Auszug =

Als meine Familie und ich endlich im Auto saßen, ahnte ich nicht, was mir noch bevorstehen würde. Mein Mann war gestresst vom Packen des Kofferraums. OK, das Packen hat ein wenig an das Computerspiel Tetris erinnert – der Kofferraum ist klein, die Koffer groß und zahlreich und kein Platz blieb ungenutzt auf unserer Urlaubsfahrt in die Bretagne. Meine Kinder saßen auf der Rückbank und waren ruhig. Noch. Die Ruhe sollte nur kurz anhalten.
Die ersten zwei Stunden der Fahrt konnten sich die Jungs noch halbwegs gegenseitig beschäftigen, aber dann ging es mit den typischen Fragen – die wohl jeder Elternteil kennt – los: „Wie laaange ist es noch bis zum Meer?“. Und das zu einem Zeitpunkt, als noch nicht einmal ein Viertel der Strecke geschafft war.
Ich versuchte sie noch mit Spielen wie „Ich sehe was, was du nicht siehst“ abzulenken, aber auch das half nur für kurze Zeit. Als nächstes versuchte ich es mit „Ich packe meinen Koffer und nehme mit“. Dieses Spiel fand ich als Kind immer besonders nett, aber meine zwei Energiebündel auf der Rückbank waren nicht so recht begeistert und am Ende blieben nur mein Mann und ich übrig, die irgendwo bei Gegenstand Nummer 25 auch aufgaben.
Schnell stellte sich heraus, dass es ein Fehler gewesen war, Maoams einzupacken. Die beiden hatten begonnen sich gegenseitig unter Kriegsgebrüll, das sie aus dem Fernseher kennen mussten, mit den bunten Süßigkeiten zu bewerfen. Der Kleine stand dem Großen dabei in nichts nach. Als Krönung klebten dann bunte Masse an undefinierten Kaubonbon an dem neuen Maxi Cosi Tobi, den mein Mann extra wegen der langen Urlaubsfahrt gekauft hat. Toll!
Mein Mann, der fuhr, sah mich mit flehendem Blick an und ich muss zugeben, dass ich versucht war, mein Smartphone auf die Rückbank zu reichen, damit die Kids sich einen Film anschauen.

Gegebenes Material =
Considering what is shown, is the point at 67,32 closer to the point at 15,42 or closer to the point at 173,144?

Zu lösende Aufgaben =
1 > Beantworten Sie anhand des Auszugs kurz:
(a) Wohin führt die Urlaubsfahrt?
(b) Welche Süßigkeiten werfen die Kinder aufeinander?
(c) Bei welchem Gegenstand geben die Eltern das Spiel „Ich packe meinen Koffer und nehme mit“ auf?
2 > Setzen Sie den Auszug im gleichen Ton fort, beginnend nach dem letzten Satz.
Das Material ist eigenständig und steht in keinem Zusammenhang mit dem Auszug.

Lösungen =
1 >
(a) In die Bretagne.
(b) Maoams.
(c) Irgendwo bei Gegenstand Nummer 25.

2 >
Das ist immer sehr wirkungsvoll und sorgt sofort für Ruhe, aber ich kann es vor mir selbst nur schwer vertreten. Vor allem der Kleine interpretiert auch harmlose Szenen oft falsch und träumt dann sehr schlecht. Zudem ist häufiger Fernsehkonsum nicht gut für die Phantasie von Kindern, wie ich schon oft gelesen habe. Ganz anders als Bücher!
Aus diesem Grund halten wir an der nächsten Raststätte und während sich mein Mann einen Kaffee holt, krame ich im Kofferraum nach Kinderbüchern, die ich vorsorglich und in weiser Voraussicht mitgenommen habe. „Die kleine Hexe“ ist ein Klassiker, den ich selbst als Kind auch schon vorgelesen bekommen habe. Als ich beginne, den Jungs daraus vorzulesen, kehrt sofort die lang erhoffte Stille ein und die beiden hören mir gebannt zu, während sie sich an ihre blau-weiß gestreiften Kuschelkissen lehnen. Auch mein Mann versinkt in die Welt der kleinen Hexe und es macht sich eine gemütliche Atmosphäre breit.
So lässt sich eine lange Fahrt in den Urlaub, auf den wir uns so lange gefreut haben, wirklich sehr gut aushalten und ich bin mal wieder überglücklich, dass auch heute noch Bücher für Kinder durch nichts zu ersetzen sind.